Önce kendimizle başlayalım yüzleşmeye. Kendimize verdiğimiz sözlere bakalım. Sonra ailemize, komşumuza, akrabalarımıza, yakın çevremize, iş arkadaşlarımıza, amirlerimize, memurlarımıza… Yaşadığımız şehirle yüzleşelim. Ülkemizle yüzleşelim. Dünya ile yüzleşelim. Kâinata açılalım, açalım yüzümüzü. Herkes irtibat içinde olduğu her şeyle yüzleşmelidir. Nihayetinde asıl yüzleşme mahşerde olacaktır.
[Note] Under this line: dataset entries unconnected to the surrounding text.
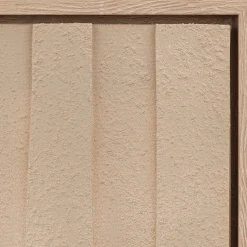 ATMOSPHERA Déco murale 3D 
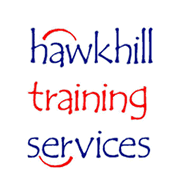 Hawkhill Training Services is a Highfield, SQA and FAIB Approved Training Centre.

We are a local training provider located in Dundee – with Industry Experience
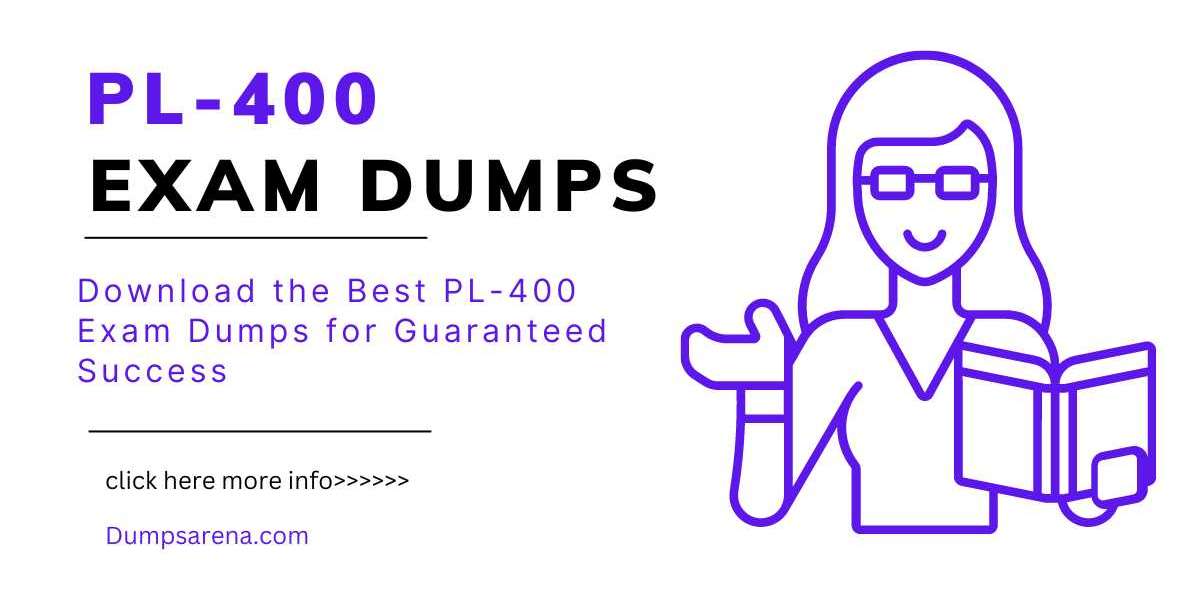 Download Free PL-400 Exam Dumps PDF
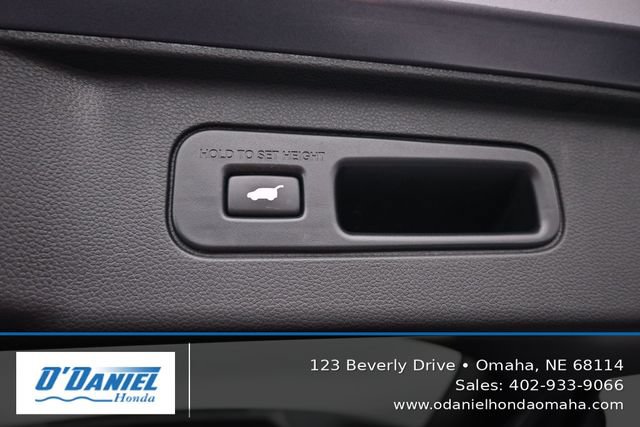 Used 2024 Honda Pilot Touring image 42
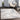 Lustro Abstract Modern Blue, Light Beige & Ivory Rug - Design LSR2315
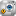 Public Pictures Icon 16x16 png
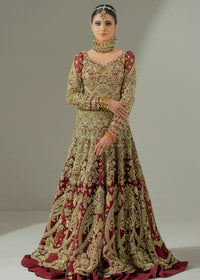 LILA - Client Diary II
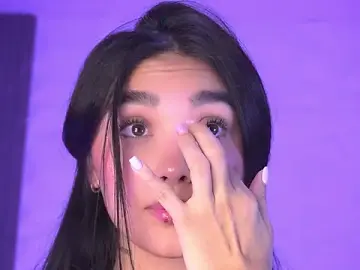 Stripchat Live Sex Cam of katy_rioss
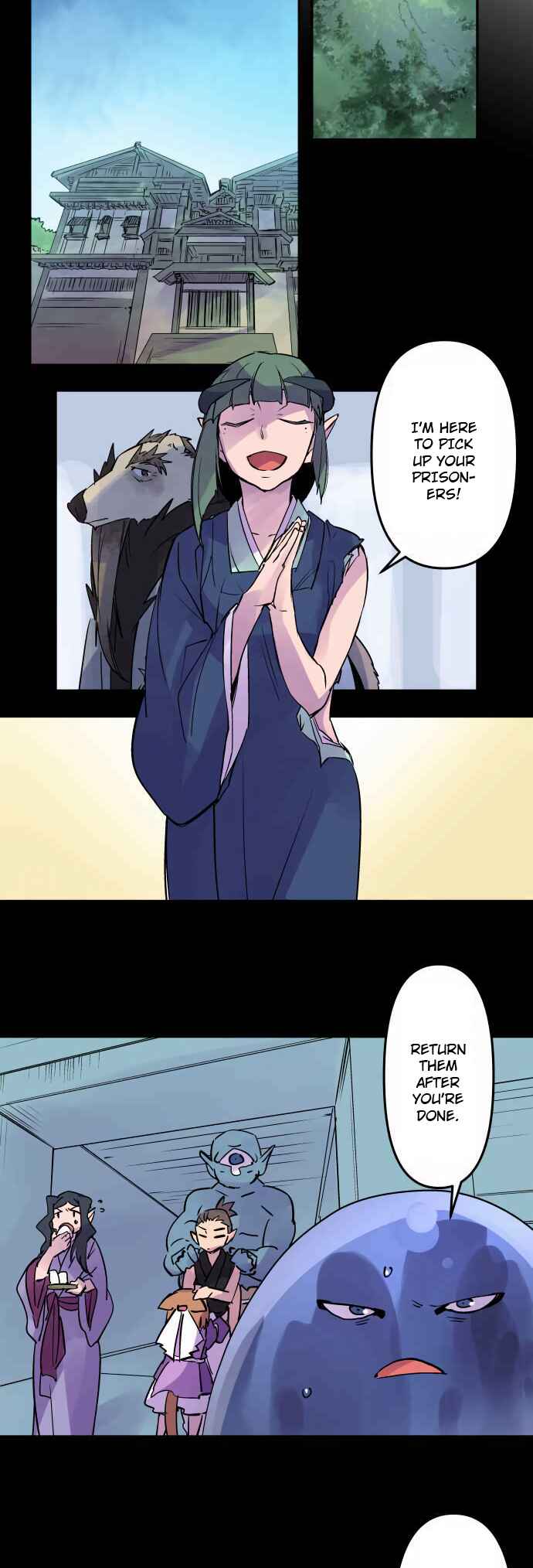 Chapter 314 - Page 9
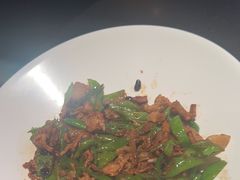 -凤凰湘语(浦东旗舰店)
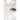 2B Honest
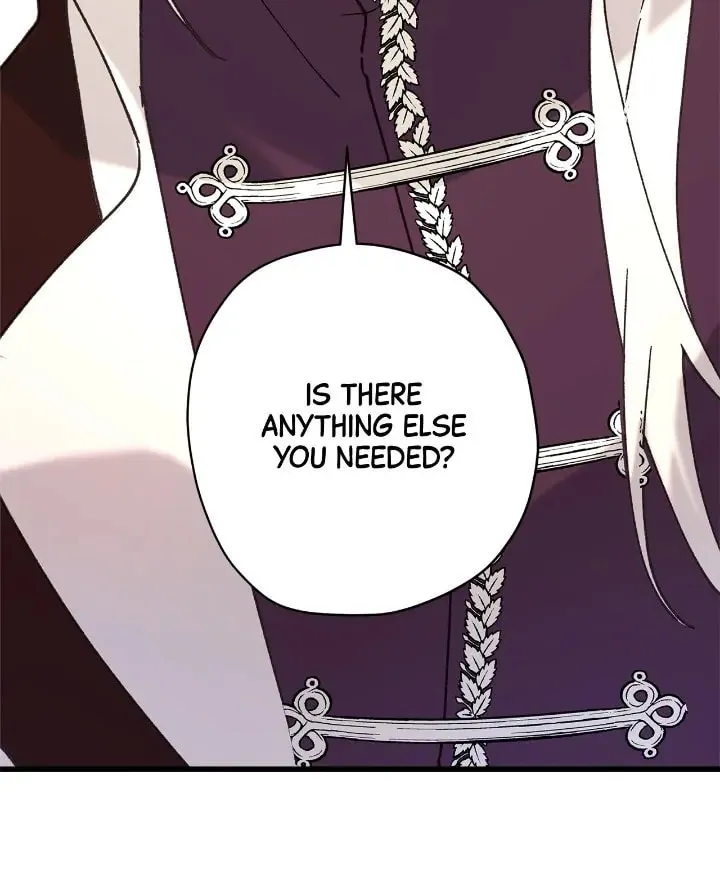 Read Cry for Me, Crown Prince chapter 78 image 27 on Lezhin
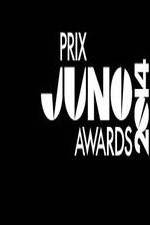 Watch The 2014 Juno Awards Niter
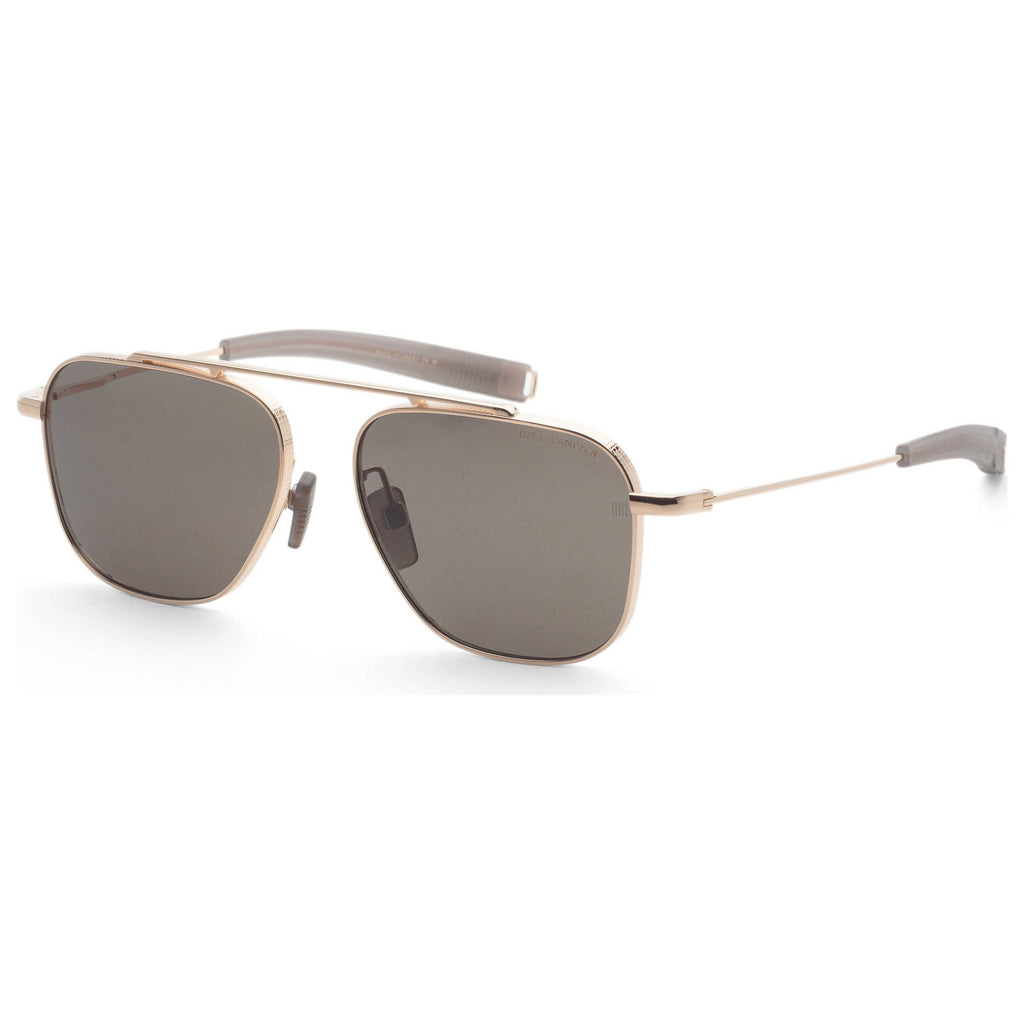 Dita Men's Sunglasses DLS102-57-02
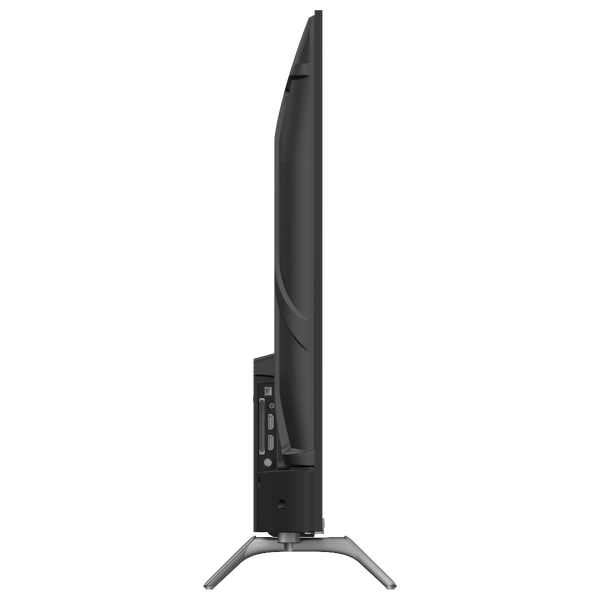  Skyworth 43-Inch 43E5500G Series - Smart - FHD - 50Hz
O büyük güne hesap bırakmadan yüzleşelim.
“Toplu yüzleşme” olmadan Toplu Sözleşme olamaz bu toplumda. Bu arada, işverenin umursamaz tavrını anlamak da zor. MEMUR-SEN’in yükü daha ağır, işveren daha rahat. MEMUR-SEN, demokrasiyi tesis için şöyle böyle fedakârlık yaptık, büyümeden payımızı istiyoruz, diyor ama işveren dünü çabuk unutmuş ve vefasız yâr gibi yüzünü dönüyor. Anlaşılan kimse yüzleşmek istemiyor ama toplu yüzleşme olmadan hiçbir şey olmaz, bilinsin isteriz. Vesselam.